После этого царь, виня себя и будучи побежден похвалами Василию (и враг дивится доблести противника), не велел делать ему зла, и как железо, хотя умягчается в огне, однако же не перестает быть железом, так; и он, сменив угрозы на удивление, не принял общения с Василием, стыдясь показать себя переменившимся, но искал оправдания наиболее приличного. И это покажет мое слово. Ибо в день Богоявления, при многочисленном стечении народа, в сопровождении окружающей его свиты, вошел в храм и, присоединясь к народу, этим самым показал вид единения. Но нельзя прейти молчанием и этого. Когда вступил он внутрь храма, и слух его как громом поражен был начавшимся псалмопением, когда увидел он море народа, а в алтаре и близ него не столько человеческую, сколько ангельскую гармонию, и впереди всех в прямом положении стоял Василий, каким в слове Божием описывается Самуил (1 Цар. 7, 10), не склоняющийся ни телом, ни взором, ни мыслью (как; будто бы в храме не произошло ничего нового) , но пригвожденный (скажу так;) к Богу и к престолу, а окружающие его стояли в каком-то страхе и благоговении, когда, говорю, царь увидел все это и не находил примера, с которым бы мог сравнить видимое, тогда пришел он в изнеможение, как; человек, взор и душа которого от изумления покрываются мраком и начинают кружиться. Но это не было еще заметным для многих. Когда же нужно было царю принести к божественной трапезе дары, приготовленные собственными его руками, и по обычаю никто до них не касался (неизвестно было, примет ли Василий), тогда обнаружилось его недомогание. Он закачался на ногах, и если бы один из служителей алтаря, подав руку, не поддержал бы качавшегося и он упал, то падение это было бы достойно слез. О том же, что и с какой мудростью говорил Василий самому царю (ибо в другой раз, быв у нас в церкви, вступил он за завесу и имел там, как; весьма желал, свидание и беседу с Василием), нужно ли говорить что еще, кроме того, что окружавшие царя и мы, вошедшие с ними, слышали тогда Божий слова. Таково начало и таков первый опыт царского к нам снисхождения; этим свиданием, как; поток, остановлена большая часть обид, какие до тех пор наносили нам.
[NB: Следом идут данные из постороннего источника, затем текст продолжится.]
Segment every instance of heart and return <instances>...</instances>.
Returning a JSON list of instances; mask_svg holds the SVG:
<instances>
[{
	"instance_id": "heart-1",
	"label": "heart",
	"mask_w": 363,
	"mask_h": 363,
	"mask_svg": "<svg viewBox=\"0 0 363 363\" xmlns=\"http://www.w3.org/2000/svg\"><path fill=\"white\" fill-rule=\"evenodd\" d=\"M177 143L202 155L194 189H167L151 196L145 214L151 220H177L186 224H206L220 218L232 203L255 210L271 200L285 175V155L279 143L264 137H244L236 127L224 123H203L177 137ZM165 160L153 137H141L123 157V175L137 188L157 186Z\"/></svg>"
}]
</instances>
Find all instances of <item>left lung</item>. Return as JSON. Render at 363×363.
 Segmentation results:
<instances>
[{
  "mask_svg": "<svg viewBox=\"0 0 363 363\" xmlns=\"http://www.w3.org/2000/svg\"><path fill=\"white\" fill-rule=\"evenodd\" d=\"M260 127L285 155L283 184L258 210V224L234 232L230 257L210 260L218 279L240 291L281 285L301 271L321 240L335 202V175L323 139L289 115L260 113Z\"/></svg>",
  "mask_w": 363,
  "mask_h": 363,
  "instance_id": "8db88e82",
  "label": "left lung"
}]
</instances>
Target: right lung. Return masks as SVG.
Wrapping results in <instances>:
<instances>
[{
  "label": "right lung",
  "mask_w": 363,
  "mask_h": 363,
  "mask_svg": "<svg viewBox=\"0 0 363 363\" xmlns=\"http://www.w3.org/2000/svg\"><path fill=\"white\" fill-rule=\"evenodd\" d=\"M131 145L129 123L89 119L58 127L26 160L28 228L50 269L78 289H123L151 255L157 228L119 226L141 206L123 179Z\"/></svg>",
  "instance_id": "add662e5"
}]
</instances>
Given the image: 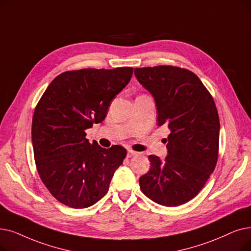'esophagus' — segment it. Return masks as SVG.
I'll return each instance as SVG.
<instances>
[{
	"mask_svg": "<svg viewBox=\"0 0 251 251\" xmlns=\"http://www.w3.org/2000/svg\"><path fill=\"white\" fill-rule=\"evenodd\" d=\"M137 155V152L132 151V150H128L127 151V158H131V157H134Z\"/></svg>",
	"mask_w": 251,
	"mask_h": 251,
	"instance_id": "34e87169",
	"label": "esophagus"
}]
</instances>
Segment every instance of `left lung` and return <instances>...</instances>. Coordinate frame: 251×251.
<instances>
[{
    "label": "left lung",
    "instance_id": "1",
    "mask_svg": "<svg viewBox=\"0 0 251 251\" xmlns=\"http://www.w3.org/2000/svg\"><path fill=\"white\" fill-rule=\"evenodd\" d=\"M137 81L154 97L158 126L169 128L167 156L150 155L140 190L163 206L192 200L213 172L219 156L220 119L212 96L189 70L170 65L135 69Z\"/></svg>",
    "mask_w": 251,
    "mask_h": 251
}]
</instances>
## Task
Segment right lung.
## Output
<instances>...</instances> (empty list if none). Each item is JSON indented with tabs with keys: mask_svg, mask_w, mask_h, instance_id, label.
<instances>
[{
	"mask_svg": "<svg viewBox=\"0 0 251 251\" xmlns=\"http://www.w3.org/2000/svg\"><path fill=\"white\" fill-rule=\"evenodd\" d=\"M133 68L64 72L41 97L32 117L31 141L39 176L55 199L87 208L107 193L126 150L90 144L85 130L102 122Z\"/></svg>",
	"mask_w": 251,
	"mask_h": 251,
	"instance_id": "add662e5",
	"label": "right lung"
}]
</instances>
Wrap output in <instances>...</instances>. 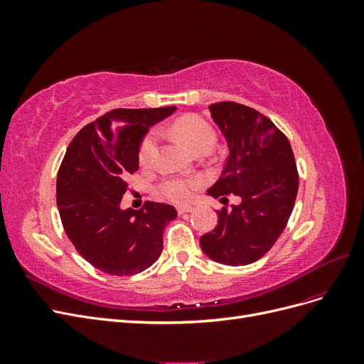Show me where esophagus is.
Masks as SVG:
<instances>
[{"label":"esophagus","instance_id":"esophagus-1","mask_svg":"<svg viewBox=\"0 0 364 364\" xmlns=\"http://www.w3.org/2000/svg\"><path fill=\"white\" fill-rule=\"evenodd\" d=\"M191 211H193V208H190V206H179V208H178V214H179V215L186 214V213H191Z\"/></svg>","mask_w":364,"mask_h":364}]
</instances>
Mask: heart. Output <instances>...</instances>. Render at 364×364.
<instances>
[{"mask_svg": "<svg viewBox=\"0 0 364 364\" xmlns=\"http://www.w3.org/2000/svg\"><path fill=\"white\" fill-rule=\"evenodd\" d=\"M171 135L179 139L182 144L194 155L209 153L217 142L215 129L200 115H185L176 119L170 127ZM158 153V134L149 132L139 144L138 158L142 165H150ZM200 185L197 179L168 178L161 183V191L167 199L176 203H186L191 200L193 191Z\"/></svg>", "mask_w": 364, "mask_h": 364, "instance_id": "heart-1", "label": "heart"}]
</instances>
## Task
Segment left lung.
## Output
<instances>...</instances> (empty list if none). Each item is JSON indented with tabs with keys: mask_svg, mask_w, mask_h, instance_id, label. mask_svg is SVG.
I'll return each mask as SVG.
<instances>
[{
	"mask_svg": "<svg viewBox=\"0 0 364 364\" xmlns=\"http://www.w3.org/2000/svg\"><path fill=\"white\" fill-rule=\"evenodd\" d=\"M209 111L229 156L208 194L241 202L217 211L218 225L200 237V247L220 264L247 266L266 255L289 222L299 188L296 161L287 136L255 109L220 102Z\"/></svg>",
	"mask_w": 364,
	"mask_h": 364,
	"instance_id": "obj_1",
	"label": "left lung"
}]
</instances>
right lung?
Instances as JSON below:
<instances>
[{
	"label": "right lung",
	"instance_id": "1",
	"mask_svg": "<svg viewBox=\"0 0 364 364\" xmlns=\"http://www.w3.org/2000/svg\"><path fill=\"white\" fill-rule=\"evenodd\" d=\"M174 111L114 109L85 126L65 153L56 183L63 229L77 252L107 274L132 277L155 264L164 229L178 217L167 203L121 208L127 176L139 167L142 138Z\"/></svg>",
	"mask_w": 364,
	"mask_h": 364
}]
</instances>
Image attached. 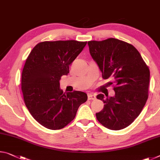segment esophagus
<instances>
[{"mask_svg":"<svg viewBox=\"0 0 160 160\" xmlns=\"http://www.w3.org/2000/svg\"><path fill=\"white\" fill-rule=\"evenodd\" d=\"M88 100H95L96 99V97L95 95H93V94H91V93H89L88 95Z\"/></svg>","mask_w":160,"mask_h":160,"instance_id":"obj_1","label":"esophagus"}]
</instances>
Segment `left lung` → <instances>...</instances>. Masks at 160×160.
<instances>
[{
    "instance_id": "obj_1",
    "label": "left lung",
    "mask_w": 160,
    "mask_h": 160,
    "mask_svg": "<svg viewBox=\"0 0 160 160\" xmlns=\"http://www.w3.org/2000/svg\"><path fill=\"white\" fill-rule=\"evenodd\" d=\"M88 44L102 78L115 85V96H97L105 105L96 118L110 130L125 128L139 116L148 98L150 72L148 65L138 50L122 40L108 38Z\"/></svg>"
}]
</instances>
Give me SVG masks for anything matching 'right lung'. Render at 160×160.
<instances>
[{
    "mask_svg": "<svg viewBox=\"0 0 160 160\" xmlns=\"http://www.w3.org/2000/svg\"><path fill=\"white\" fill-rule=\"evenodd\" d=\"M87 42L45 41L37 44L25 61L21 89L28 110L38 122L50 130L65 128L75 118L87 94L63 93L60 80L69 73V66Z\"/></svg>",
    "mask_w": 160,
    "mask_h": 160,
    "instance_id": "1",
    "label": "right lung"
}]
</instances>
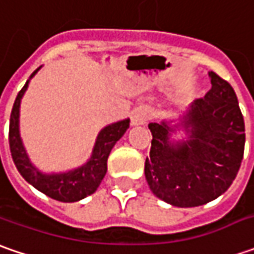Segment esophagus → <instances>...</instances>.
<instances>
[{
  "mask_svg": "<svg viewBox=\"0 0 254 254\" xmlns=\"http://www.w3.org/2000/svg\"><path fill=\"white\" fill-rule=\"evenodd\" d=\"M152 113L148 107H140L131 114V124L132 126H142L147 124L148 120L151 119Z\"/></svg>",
  "mask_w": 254,
  "mask_h": 254,
  "instance_id": "1",
  "label": "esophagus"
}]
</instances>
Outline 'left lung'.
I'll use <instances>...</instances> for the list:
<instances>
[{
	"label": "left lung",
	"instance_id": "obj_1",
	"mask_svg": "<svg viewBox=\"0 0 254 254\" xmlns=\"http://www.w3.org/2000/svg\"><path fill=\"white\" fill-rule=\"evenodd\" d=\"M210 90L177 120L150 123L145 180L152 193L178 208L205 205L226 192L245 151V122L233 87L209 72ZM180 129L187 137L174 140Z\"/></svg>",
	"mask_w": 254,
	"mask_h": 254
}]
</instances>
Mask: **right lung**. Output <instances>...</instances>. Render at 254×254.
Segmentation results:
<instances>
[{"label": "right lung", "mask_w": 254, "mask_h": 254, "mask_svg": "<svg viewBox=\"0 0 254 254\" xmlns=\"http://www.w3.org/2000/svg\"><path fill=\"white\" fill-rule=\"evenodd\" d=\"M41 67L42 66H39L29 76V79L26 80L25 86L15 99L11 119H9V138H8L11 155L16 170L19 171L22 178L26 182H29L34 188L41 190L42 193L48 195L52 199L61 200V202H77L97 190L107 172V158L116 142L122 138L124 132L130 127V119L112 123L102 128L97 134L92 155L83 165L66 172H51V174L42 172L29 160L19 132L21 100L28 89L31 79L38 73Z\"/></svg>", "instance_id": "1"}]
</instances>
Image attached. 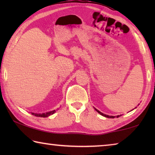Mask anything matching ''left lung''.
Masks as SVG:
<instances>
[{
    "label": "left lung",
    "mask_w": 155,
    "mask_h": 155,
    "mask_svg": "<svg viewBox=\"0 0 155 155\" xmlns=\"http://www.w3.org/2000/svg\"><path fill=\"white\" fill-rule=\"evenodd\" d=\"M96 109V111L98 112V113H99L101 115H103V116H104V117H110V118H114V116H110V115H105V114H103V113H101V111H99L98 110H97L96 109ZM120 116V115H117V117H119Z\"/></svg>",
    "instance_id": "1"
}]
</instances>
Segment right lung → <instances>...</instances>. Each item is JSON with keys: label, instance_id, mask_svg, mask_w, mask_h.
<instances>
[{"label": "right lung", "instance_id": "1", "mask_svg": "<svg viewBox=\"0 0 155 155\" xmlns=\"http://www.w3.org/2000/svg\"><path fill=\"white\" fill-rule=\"evenodd\" d=\"M55 112H56V110H53V111H52L47 112V113H46V114H34V113H31V114H32V115H35V116H37V117H46L49 116V115H52L53 114H54V113H55Z\"/></svg>", "mask_w": 155, "mask_h": 155}]
</instances>
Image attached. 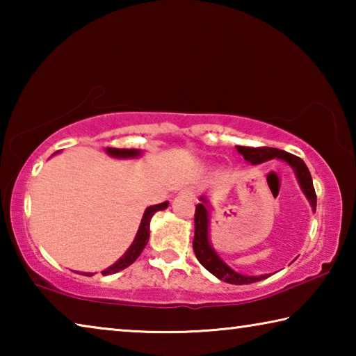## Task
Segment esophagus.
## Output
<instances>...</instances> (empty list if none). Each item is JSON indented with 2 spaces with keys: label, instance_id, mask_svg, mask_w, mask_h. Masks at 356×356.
Returning a JSON list of instances; mask_svg holds the SVG:
<instances>
[{
  "label": "esophagus",
  "instance_id": "1",
  "mask_svg": "<svg viewBox=\"0 0 356 356\" xmlns=\"http://www.w3.org/2000/svg\"><path fill=\"white\" fill-rule=\"evenodd\" d=\"M180 195L186 196V197H191V200H193V197L196 196V190L193 188V186H186V188H184L182 191H180Z\"/></svg>",
  "mask_w": 356,
  "mask_h": 356
}]
</instances>
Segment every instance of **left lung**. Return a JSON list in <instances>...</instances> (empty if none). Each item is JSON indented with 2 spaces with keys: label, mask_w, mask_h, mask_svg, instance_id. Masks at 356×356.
<instances>
[{
  "label": "left lung",
  "mask_w": 356,
  "mask_h": 356,
  "mask_svg": "<svg viewBox=\"0 0 356 356\" xmlns=\"http://www.w3.org/2000/svg\"><path fill=\"white\" fill-rule=\"evenodd\" d=\"M237 152L240 155H243V159L246 161H250L251 165L264 163V161H268L272 159H280L282 161H286L287 165H291L295 176H297L300 188L303 190L305 196L308 197L312 210H316L317 196L314 185H312L311 172L300 156H295L286 152V150H280L275 147L237 146ZM201 201L202 202L197 204L195 212V238H193V250H195V254L202 267L209 270L212 275H215L218 280L229 282V284H251V282H257L268 278V275L246 276L242 273H237L236 270H232L218 254H216L213 246L210 245L209 240V202L204 196L201 197Z\"/></svg>",
  "instance_id": "obj_1"
}]
</instances>
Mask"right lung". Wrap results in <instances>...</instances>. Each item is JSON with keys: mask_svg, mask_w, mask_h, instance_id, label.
<instances>
[{"mask_svg": "<svg viewBox=\"0 0 356 356\" xmlns=\"http://www.w3.org/2000/svg\"><path fill=\"white\" fill-rule=\"evenodd\" d=\"M56 154V152H55ZM53 154V155H55ZM106 154H110L111 156H116V159H136V156L141 155V150L140 149H114V147H106ZM168 207V201L161 202V204H156V206H150L146 210H144V215H143V220H141V225L138 227V232L135 236L134 243L130 245V248L125 251V254L119 259V261L114 262L111 267L105 268L102 275H113V273H118L120 270L127 268L129 265L134 264L138 256L141 254L144 246L147 245L149 242V226H150V220H152V216L155 212H159V210H165ZM84 276H92L94 273H81Z\"/></svg>", "mask_w": 356, "mask_h": 356, "instance_id": "obj_1", "label": "right lung"}]
</instances>
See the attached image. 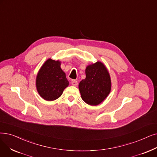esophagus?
Instances as JSON below:
<instances>
[{
    "mask_svg": "<svg viewBox=\"0 0 157 157\" xmlns=\"http://www.w3.org/2000/svg\"><path fill=\"white\" fill-rule=\"evenodd\" d=\"M71 83H72V85L73 86H76L78 85V81H77L76 80H75V79H73V80H72Z\"/></svg>",
    "mask_w": 157,
    "mask_h": 157,
    "instance_id": "obj_1",
    "label": "esophagus"
}]
</instances>
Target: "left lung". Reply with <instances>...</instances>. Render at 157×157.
Wrapping results in <instances>:
<instances>
[{"instance_id":"8db88e82","label":"left lung","mask_w":157,"mask_h":157,"mask_svg":"<svg viewBox=\"0 0 157 157\" xmlns=\"http://www.w3.org/2000/svg\"><path fill=\"white\" fill-rule=\"evenodd\" d=\"M85 74L86 78L81 81L79 84L81 98L88 105H98L110 94V74L105 66L99 62L88 65Z\"/></svg>"}]
</instances>
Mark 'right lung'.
<instances>
[{
	"label": "right lung",
	"instance_id": "right-lung-1",
	"mask_svg": "<svg viewBox=\"0 0 157 157\" xmlns=\"http://www.w3.org/2000/svg\"><path fill=\"white\" fill-rule=\"evenodd\" d=\"M59 61L47 60L36 77V88L40 96L46 101H53L62 95L69 85L65 72Z\"/></svg>",
	"mask_w": 157,
	"mask_h": 157
}]
</instances>
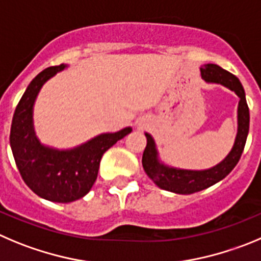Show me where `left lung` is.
Segmentation results:
<instances>
[{
    "label": "left lung",
    "instance_id": "8db88e82",
    "mask_svg": "<svg viewBox=\"0 0 261 261\" xmlns=\"http://www.w3.org/2000/svg\"><path fill=\"white\" fill-rule=\"evenodd\" d=\"M201 75L204 81L224 85L232 91H234L240 97L237 138H236L232 150L223 162L216 165L213 169L203 170V171H192V170L172 169V167H167L160 164L157 158L154 140L149 134H145L147 147H145L142 158L145 174L161 189L174 192V193H196V192L203 191V189L208 188V187L214 186L221 179H224L238 164L243 149H245L246 139H247L248 127H250V112H248V106L247 101H246L245 90H243L240 80L234 74L216 64H206L203 68H201Z\"/></svg>",
    "mask_w": 261,
    "mask_h": 261
}]
</instances>
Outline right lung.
<instances>
[{
  "instance_id": "obj_1",
  "label": "right lung",
  "mask_w": 261,
  "mask_h": 261,
  "mask_svg": "<svg viewBox=\"0 0 261 261\" xmlns=\"http://www.w3.org/2000/svg\"><path fill=\"white\" fill-rule=\"evenodd\" d=\"M65 65L46 68L27 87L14 112L10 145L24 182L37 196L68 203L82 198L94 186L104 153L130 134L131 127L114 134H101L70 150H57L40 144L33 131L32 111L42 85Z\"/></svg>"
}]
</instances>
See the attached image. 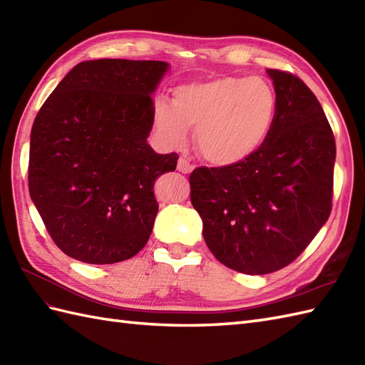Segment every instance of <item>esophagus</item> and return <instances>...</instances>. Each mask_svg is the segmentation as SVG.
<instances>
[{
	"mask_svg": "<svg viewBox=\"0 0 365 365\" xmlns=\"http://www.w3.org/2000/svg\"><path fill=\"white\" fill-rule=\"evenodd\" d=\"M192 169H195V166L191 165L188 158H183V157L178 158V161H177V170H178V173H182V174H190Z\"/></svg>",
	"mask_w": 365,
	"mask_h": 365,
	"instance_id": "esophagus-1",
	"label": "esophagus"
}]
</instances>
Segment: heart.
Here are the masks:
<instances>
[{"mask_svg":"<svg viewBox=\"0 0 365 365\" xmlns=\"http://www.w3.org/2000/svg\"><path fill=\"white\" fill-rule=\"evenodd\" d=\"M277 113L274 89L252 76H215L180 84L173 105L155 103L153 122L161 139L182 147L188 128L195 130L196 149L213 166H234L267 143Z\"/></svg>","mask_w":365,"mask_h":365,"instance_id":"heart-1","label":"heart"}]
</instances>
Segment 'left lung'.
Returning <instances> with one entry per match:
<instances>
[{"label": "left lung", "instance_id": "obj_1", "mask_svg": "<svg viewBox=\"0 0 365 365\" xmlns=\"http://www.w3.org/2000/svg\"><path fill=\"white\" fill-rule=\"evenodd\" d=\"M267 73L277 97L267 143L238 165L190 175L208 250L245 274L292 263L328 221L332 200L336 141L320 102L298 76Z\"/></svg>", "mask_w": 365, "mask_h": 365}]
</instances>
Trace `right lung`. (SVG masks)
<instances>
[{
    "label": "right lung",
    "instance_id": "right-lung-1",
    "mask_svg": "<svg viewBox=\"0 0 365 365\" xmlns=\"http://www.w3.org/2000/svg\"><path fill=\"white\" fill-rule=\"evenodd\" d=\"M168 71L163 61H84L37 113L29 195L68 257L108 265L133 257L149 240L158 213L155 180L178 160L147 143L152 94Z\"/></svg>",
    "mask_w": 365,
    "mask_h": 365
}]
</instances>
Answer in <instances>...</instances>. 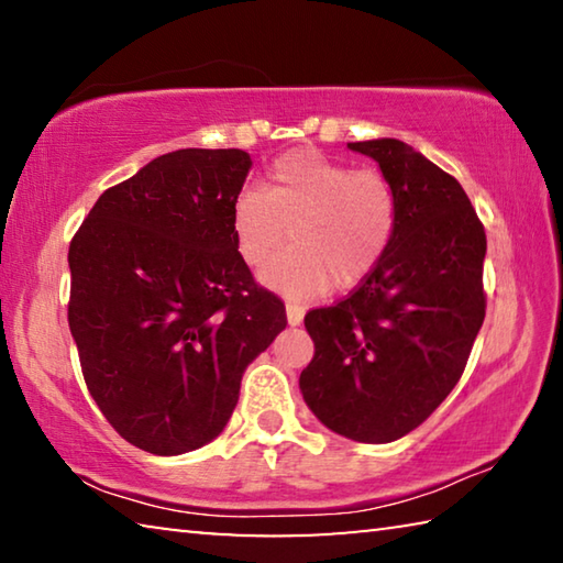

Но вот другое происшествие, которое немаловажнее описанных. Злые победили; Василия определено изгнать, и ничего не препятствовало исполнению определения. Наступила ночь, приготовлена колесница, враги рукоплескали, благочестивые уныли, мы окружили путника, с охотой готовившегося к отъезду; исполнено было и все прочее, нужное к этому почетному поруганию. И что же? Бог разрушает определение. Кто поразил первенцев Египта, ожесточившегося против Израиля, Тот и теперь поражает болезнью царского сына. И как мгновенно! Здесь писание об изгнании, а там определение о болезни, и рука недоброго писца удержана, святой муж спасен, благочестивый оказался подарен нам горячкой, вразумившей дерзкого царя! Что справедливее и действеннее этого? А последствия были таковы. Царский сын страдал и изнемогал телом, сострадал с ним и отец. И что же делает отец? — повсюду ищет помощи, выбирает лучших врачей, совершает молебны с усердием, какого не оказывал до тех пор, и преклонившись к земле, потому что страдание и царей делает смиренными. И в этом ничего нет удивительного, и о Давиде написано, что сначала также скорбел о сыне (2 Цар. 12, 16). Но так как царь нигде не находил исцеления от болезней, то прибег к вере Василия. Впрочем, стыдясь недавнего оскорбления, не сам от себя приглашает этого мужа, но поручает просить его людям наиболее к себе близким и привязанным. И Василий пришел, не отговариваясь, не упоминая о случившемся, как сделал бы другой; вместе с его приходом облегчается болезнь, отец предается добрым надеждам. И если бы к сладкому не примешивал он горечи и, призвав Василия, не продолжил в то же время верить неправославным, то, может быть, царский сын, получив выздоровление, был бы спасен отцовскими руками, в чем были уверены находившиеся при этом и принимавшие участие в горе.
Говорят, что в скором времени случилось то же и с областным начальником. Постигшая болезнь и его склоняет под руку святого. Для благоразумных наказание действительно бывает уроком, для них страдание нередко лучше благополучия. Правитель страдал, плакал, жаловался, посылал к Василию, умолял его, взывал к нему: «ты удовлетворен, подай спасение!» И он получил просимое, как сам сознавался и уверял многих не знавших об этом, потому что не переставал удивляться делам Василия и пересказывать о них.